Here's the part they'll bury on page nine. Bank of America's July survey just crowned "long semiconductors" the most crowded trade on Earth, 82% of fund managers, up from 73% in May. Chinese hedge funds that made a killing on AI names are quietly heading for the exits. Apollo's Torsten Slok is out with a two-punch case for why the whole thing wobbles.
Translation: everyone is on the same side of the boat, and the boat is having a wonderful time. Sound familiar?
Oil is the guest nobody invited
While equities partied, crude quietly went vertical. WTI cleared $80 for the first time since mid-June, up around 10% in two sessions. The reason is not subtle: the US reimposed its blockade of Iranian ports on the Strait of Hormuz and ran fresh airstrikes, Iran hit Emirati tankers and Kuwait, and the Houthis lobbed missiles at Saudi Arabia. Trump floated a 20% "toll" to sail through the Hormuz Strait, then scrapped it by dinner.
Translation: a fifth of the world's seaborne crude runs through that chokepoint, and right now it's a war zone with a tollbooth attendant who can't decide on a price.
The tape that wasn't as green as the headline
Look under the hood, and the party guest list was short. The Dow finished dead flat. Microsoft dropped 1.6%, Apple slid 0.8%. This was semis and a couple of megacaps carrying a narrow rally on their backs while half the market watched from the couch. Breadth this thin is the kind of thing that looks fine right up until it doesn't.
What to Watch Today
Bank earnings avalanche (pre-market): JNJ, Morgan Stanley, BlackRock, PNC, BNY Mellon, Progressive, and Cintas all report before the bell. United Airlines and Kinder Morgan land after the close. Earnings season officially stops being a rumor today.

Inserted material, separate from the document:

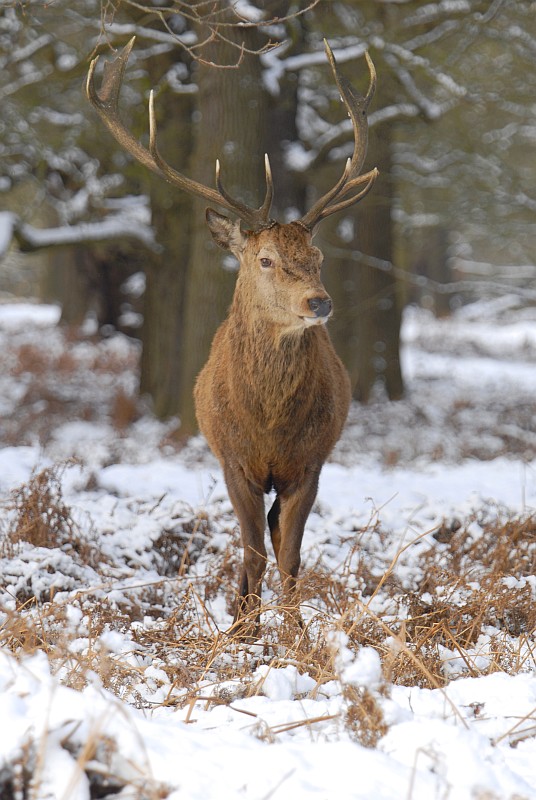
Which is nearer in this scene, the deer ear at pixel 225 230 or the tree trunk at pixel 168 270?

ASML already jumped pre-market on its print, dragging chip-equipment names up with it. The semis crowd gets a live read on whether the spend is real.

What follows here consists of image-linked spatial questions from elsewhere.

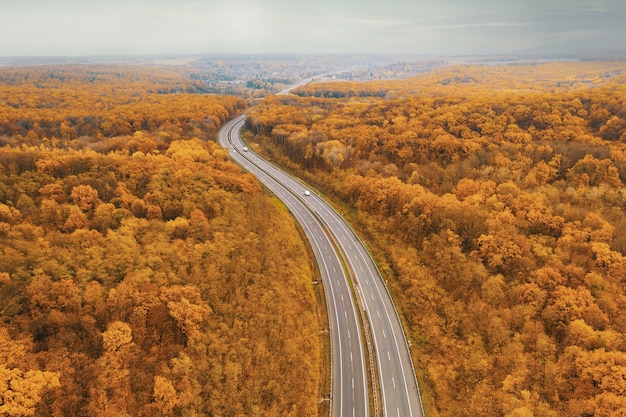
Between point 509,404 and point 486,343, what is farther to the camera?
point 486,343

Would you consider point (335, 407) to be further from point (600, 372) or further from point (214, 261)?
point (600, 372)

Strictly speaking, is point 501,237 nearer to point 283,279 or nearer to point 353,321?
point 353,321

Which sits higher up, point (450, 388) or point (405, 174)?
point (405, 174)

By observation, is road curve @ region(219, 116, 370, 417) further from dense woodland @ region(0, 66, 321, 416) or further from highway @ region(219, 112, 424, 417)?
dense woodland @ region(0, 66, 321, 416)

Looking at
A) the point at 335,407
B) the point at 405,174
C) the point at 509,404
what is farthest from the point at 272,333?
the point at 405,174

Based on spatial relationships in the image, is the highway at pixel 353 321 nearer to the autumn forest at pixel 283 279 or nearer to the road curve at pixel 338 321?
the road curve at pixel 338 321

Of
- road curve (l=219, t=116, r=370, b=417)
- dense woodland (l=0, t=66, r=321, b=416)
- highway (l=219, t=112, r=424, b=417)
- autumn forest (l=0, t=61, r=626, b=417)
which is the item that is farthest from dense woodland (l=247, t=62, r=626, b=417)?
dense woodland (l=0, t=66, r=321, b=416)

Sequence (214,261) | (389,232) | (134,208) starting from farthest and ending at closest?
(389,232) → (134,208) → (214,261)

Fed Beige Book, 1:00 PM CT. The anecdote is real behind the data. Watch for how many districts use the word "tariffs" or "energy."

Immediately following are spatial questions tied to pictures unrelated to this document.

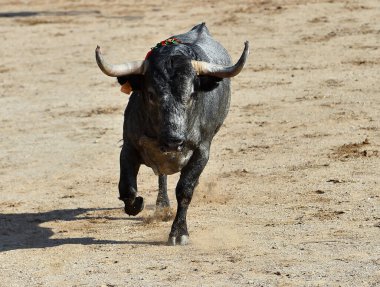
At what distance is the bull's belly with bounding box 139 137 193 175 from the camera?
8875 mm

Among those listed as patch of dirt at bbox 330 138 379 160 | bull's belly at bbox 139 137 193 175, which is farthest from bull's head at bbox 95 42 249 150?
patch of dirt at bbox 330 138 379 160

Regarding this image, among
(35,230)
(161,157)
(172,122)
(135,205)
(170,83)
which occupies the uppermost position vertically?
(170,83)

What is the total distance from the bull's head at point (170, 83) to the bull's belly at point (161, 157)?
175 millimetres

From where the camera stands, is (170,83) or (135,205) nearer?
(170,83)

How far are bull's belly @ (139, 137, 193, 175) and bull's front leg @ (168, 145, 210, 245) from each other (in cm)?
6

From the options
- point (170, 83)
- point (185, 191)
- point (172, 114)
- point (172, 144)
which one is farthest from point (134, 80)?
point (185, 191)

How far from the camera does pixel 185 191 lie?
9.03 m

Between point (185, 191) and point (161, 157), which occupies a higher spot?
point (161, 157)

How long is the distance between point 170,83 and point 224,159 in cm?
351

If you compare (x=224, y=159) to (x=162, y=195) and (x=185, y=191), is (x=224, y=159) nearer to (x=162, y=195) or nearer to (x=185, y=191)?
(x=162, y=195)

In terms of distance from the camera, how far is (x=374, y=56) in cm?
1609

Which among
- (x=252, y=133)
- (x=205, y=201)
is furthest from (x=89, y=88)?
(x=205, y=201)

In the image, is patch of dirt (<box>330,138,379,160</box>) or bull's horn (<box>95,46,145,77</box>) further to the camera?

EIA weekly petroleum inventories, ~9:30 AM CT. With oil this jumpy, a bigger-than-expected draw is a match near the gas can. The API already flagged a 13th straight weekly decline.
Fed's Musalem speaks, 5:30 PM CT. Post-CPI, every syllable about "hikes" gets microscoped.
Tomorrow is the real main event: TSMC and Netflix earnings, plus Retail Sales and jobless claims. The chip trade and the consumer both get graded in the same 24 hours.
The one thing that could ruin everyone's day
Read the CPI fine print, and you'll find that falling energy prices did a lot of the work pulling inflation down. Now look at the oil tape. WTI just jumped 10% in two days because of a shooting war around Hormuz.
The number the market celebrated Tuesday is backward-looking. The oil chart is forward-looking, and it's screaming the opposite. If crude keeps climbing, next month's CPI undoes this whole rally, and hawkish Kevin Warsh walks right back into the room he just left.
The party is celebrating cheap gas while somebody sets fire to the refinery. Enjoy responsibly.